Suzy Whaley 'humbled and honored' to become the first female president of the PGA of America
(Photo by Montana Pritchard/The PGA of America via Getty Images)
INDIAN WELLS, Calif. — Suzy Whaley joined the PGA of America in search of more competitive playing opportunities, a modest ambition that 17 years later has morphed into her becoming the first female president of the 102-year-old association.
Whaley, who for the last two years has served as its vice president, was formally be elected to a two-year term on Friday at the PGA’s annual meeting here.
“Not enough adjectives,” a past president, Derek Sprague, said shortly after her election. “Historic doesn’t do it justice. So I’ll use a new adjective we learned this week. Amazable.”
Whaley, 51, is the 41st president of the PGA. Jim Richerson, the senior vice president business development for Troon, was elected vice president, while John Lindert, the director of golf/chief operating officer at The Country Club of Lansing in Lansing, Mich., was elected secretary.
“It feels great," Whaley said after the election. "You think about, you imagine it, you work so hard with so many people, as part of a group, as part as a team, that you lose sight of it. But ttoday it was fun. It's wonderful to be in this position. A huge responsibility, but i’m humbled and honored. I’m so gratefuful to the PGA of America. I’m humbled by the fact that our 29,000 members have confidence in me to lead the PGA of America.
“Obviously, as a woman, at the end of the day, if, like the Renee Powells and Mary Bea Porters, women who led by example, others see me in that role, how exciting for the game beyond enhancing our members’ careers.”
Whaley said she has no specific agenda in place, beyond continuing what the association has been trying to do: Grow the game
“We need to make the funnel as large as possible," she said. "What’s exciting is more and more people are trying the game for the first time. We had two-point-four million women trying golf for the first time last year. We have facilities like Top Golf offering people a golf experience.
“Our role now is, how to we lead and collaborate with all of those who are having that open funnel into the game, to get them with a PGA professional, to get them on the golf courses. Doesn’t have to be 18 holes. Could be nine holes or going to the putting green with their daughter or son. That’s what we hope to do.”
Whaley joined the PGA of America in 2001, as a means finding more playing opportunities.
“I became a PGA professional so I could play more competitive golf,” she said. “I watched my husband [Bill], who also is a PGA professional, playing. I was an LPGA Teaching and Club Pro and didn’t have that opportunity. My husband got sick of me complaining about it and said, ‘Why don’t you join?’ I said, ‘I think I will.’”

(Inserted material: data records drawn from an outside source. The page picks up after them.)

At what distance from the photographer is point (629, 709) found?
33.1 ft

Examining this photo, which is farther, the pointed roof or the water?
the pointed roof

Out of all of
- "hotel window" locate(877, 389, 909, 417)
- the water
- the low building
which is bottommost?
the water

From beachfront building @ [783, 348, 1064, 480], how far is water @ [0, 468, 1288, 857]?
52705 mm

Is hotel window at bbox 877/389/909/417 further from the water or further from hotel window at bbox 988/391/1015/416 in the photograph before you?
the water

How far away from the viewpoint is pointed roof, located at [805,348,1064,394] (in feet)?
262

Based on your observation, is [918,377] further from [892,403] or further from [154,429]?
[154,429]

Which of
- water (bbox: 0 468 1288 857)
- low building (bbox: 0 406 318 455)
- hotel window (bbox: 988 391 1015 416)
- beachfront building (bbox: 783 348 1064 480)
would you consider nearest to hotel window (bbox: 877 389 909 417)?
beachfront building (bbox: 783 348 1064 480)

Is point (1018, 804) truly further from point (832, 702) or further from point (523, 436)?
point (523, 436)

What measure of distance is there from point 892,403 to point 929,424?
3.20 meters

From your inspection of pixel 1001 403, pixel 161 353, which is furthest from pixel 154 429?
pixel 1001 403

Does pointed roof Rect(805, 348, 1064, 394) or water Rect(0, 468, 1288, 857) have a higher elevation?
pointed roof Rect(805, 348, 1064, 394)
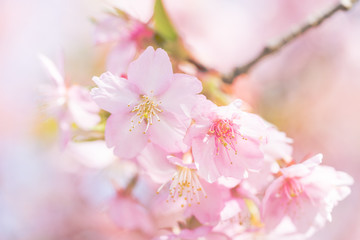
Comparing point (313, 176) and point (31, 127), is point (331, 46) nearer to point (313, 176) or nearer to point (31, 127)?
point (31, 127)

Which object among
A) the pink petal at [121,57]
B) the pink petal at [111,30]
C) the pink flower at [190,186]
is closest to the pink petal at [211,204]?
the pink flower at [190,186]

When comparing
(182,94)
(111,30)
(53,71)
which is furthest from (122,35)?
(182,94)

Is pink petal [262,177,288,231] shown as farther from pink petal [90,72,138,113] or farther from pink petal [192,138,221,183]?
pink petal [90,72,138,113]

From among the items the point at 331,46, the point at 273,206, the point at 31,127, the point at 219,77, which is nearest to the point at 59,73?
the point at 219,77

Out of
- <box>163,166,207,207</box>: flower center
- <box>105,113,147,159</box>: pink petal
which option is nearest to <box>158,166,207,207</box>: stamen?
<box>163,166,207,207</box>: flower center

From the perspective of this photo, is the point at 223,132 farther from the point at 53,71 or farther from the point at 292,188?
the point at 53,71
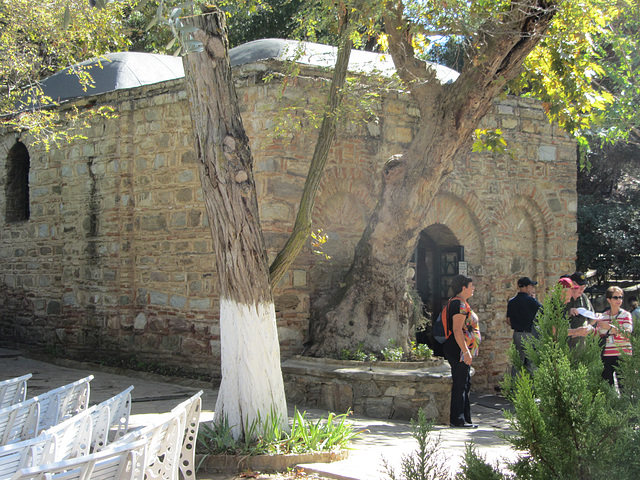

Whaley, the director of instruction at Suzy Whaley Golf in Cromwell, Conn., originally set out to play the LPGA, and was a member in 1990 and 1993. But she gravitated toward teaching and spent five years with the Jim Flick Golf Schools, then became the head professional at Blue Fox Run in Avon, Conn., in 2002.
The same year, Whaley won the Connecticut PGA Championship and earned an exemption into the PGA Tour’s Greater Hartford Open in 2003.
Meanwhile, she had become active in the PGA’s Connecticut Section. “I met so many amazing people in the PGA of America who were as passionate about the game as I am,” she said. “I joined committees and ended up loving that, so I joined more committees.” She eventually became a board member at the section, as well as a vice president at large, was elected the secretary of the PGA of America in 2014, then elected its vice president in 2016. She succeeds outgoing president Paul Levy.
Whaley assumes the presidency only months after the PGA of America hired Seth Waugh as its CEO, replacing Pete Bevacqua.
“I’ve known Seth for awhile,” Whaley said. “I had an opportunity to serve with him in a board capacity. He is a proven CEO [formerly with Deutsche Bank Americas]. His network in golf is extensive. He loves the game and is passionate about growing game. He has a son pursuing professional golf, so he also understands the game from a parent’s perspective, which I think is incredibly important. I’m excited to work with Seth and have an opportunity to learn from him.”